■ ACTIVITIES
1) From the pandemic news study summary, copy the passage starting at "Methods: During the" and ending at "being between-subjects factors.".
2) Answer these questions using the pandemic news study summary.
(a) How many participants were in the sample?
(b) During which holidays was the investigation carried out?
(c) Which frame worked better than a text-only frame in lowering risk perception and negative emotions?

Methods: During the Spring Festival holidays of 2020 in China, we investigated a sample of 8170 participants’ risk perceptions and emotional responses to the pandemic, and their willingness to forward updates when the information is presented in different frames by using a 2 (domain: living [good news] vs dying [bad news]) × 2 (count: absolute vs relative) × 2 (population base: excluding population base vs including population base) × 2 (content: text-only vs text-plus-graphic) mixed factorial design, with the first factor being a within-subjects factor and the last three being between-subjects factors.
Results: Results indicated that (1) participants were more willing to forward good news (eg, cures) than bad news (eg, deaths); (2) when reporting bad news, the inclusion of the “population base” was effective in minimizing negative emotions; (3) when reporting good news, excluding the “population base” was more effective than including it in order to maximize positive emotions; (4) a text-plus-graphic frame worked better than a text-only frame in lowering the level of risk perception and negative emotions.
Discussion: This study is relevant to how individuals and organizations communicate information about this viral pandemic and the probable impact of this news on the general public.

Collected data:
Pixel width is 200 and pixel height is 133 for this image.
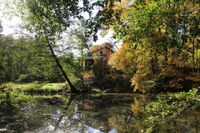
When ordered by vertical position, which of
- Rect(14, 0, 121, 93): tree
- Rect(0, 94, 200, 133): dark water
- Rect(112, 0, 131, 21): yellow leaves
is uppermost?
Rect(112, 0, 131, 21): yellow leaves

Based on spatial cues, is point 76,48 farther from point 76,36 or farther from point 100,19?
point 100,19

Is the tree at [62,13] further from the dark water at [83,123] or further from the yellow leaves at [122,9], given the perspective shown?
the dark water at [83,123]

* * *

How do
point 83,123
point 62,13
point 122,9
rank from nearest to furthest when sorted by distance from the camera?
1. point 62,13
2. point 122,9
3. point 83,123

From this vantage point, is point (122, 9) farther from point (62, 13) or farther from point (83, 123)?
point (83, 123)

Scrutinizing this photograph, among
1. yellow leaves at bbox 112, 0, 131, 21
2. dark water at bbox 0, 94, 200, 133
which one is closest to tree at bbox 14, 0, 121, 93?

---

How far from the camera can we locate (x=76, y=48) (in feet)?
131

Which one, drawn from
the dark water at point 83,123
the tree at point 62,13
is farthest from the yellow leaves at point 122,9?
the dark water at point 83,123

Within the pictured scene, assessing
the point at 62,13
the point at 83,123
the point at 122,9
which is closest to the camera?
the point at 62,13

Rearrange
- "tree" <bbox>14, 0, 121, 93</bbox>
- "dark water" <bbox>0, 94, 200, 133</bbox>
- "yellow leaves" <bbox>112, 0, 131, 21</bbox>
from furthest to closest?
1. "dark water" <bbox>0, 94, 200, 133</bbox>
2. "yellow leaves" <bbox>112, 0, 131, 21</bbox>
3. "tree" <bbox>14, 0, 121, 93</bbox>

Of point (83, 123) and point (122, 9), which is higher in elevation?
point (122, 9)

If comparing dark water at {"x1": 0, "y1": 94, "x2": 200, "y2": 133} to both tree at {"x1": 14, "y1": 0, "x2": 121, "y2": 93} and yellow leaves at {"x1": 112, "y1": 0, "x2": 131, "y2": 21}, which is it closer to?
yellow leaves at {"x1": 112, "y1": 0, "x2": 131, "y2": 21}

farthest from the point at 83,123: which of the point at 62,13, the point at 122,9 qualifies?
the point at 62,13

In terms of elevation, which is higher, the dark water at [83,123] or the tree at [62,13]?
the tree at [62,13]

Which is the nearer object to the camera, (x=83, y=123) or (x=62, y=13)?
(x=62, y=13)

■ EXPECTED RESPONSES
1)
Methods: During the Spring Festival holidays of 2020 in China, we investigated a sample of 8170 participants’ risk perceptions and emotional responses to the pandemic, and their willingness to forward updates when the information is presented in different frames by using a 2 (domain: living [good news] vs dying [bad news]) × 2 (count: absolute vs relative) × 2 (population base: excluding population base vs including population base) × 2 (content: text-only vs text-plus-graphic) mixed factorial design, with the first factor being a within-subjects factor and the last three being between-subjects factors.

2)
(a) 8170 participants.
(b) The Spring Festival holidays of 2020 in China.
(c) A text-plus-graphic frame.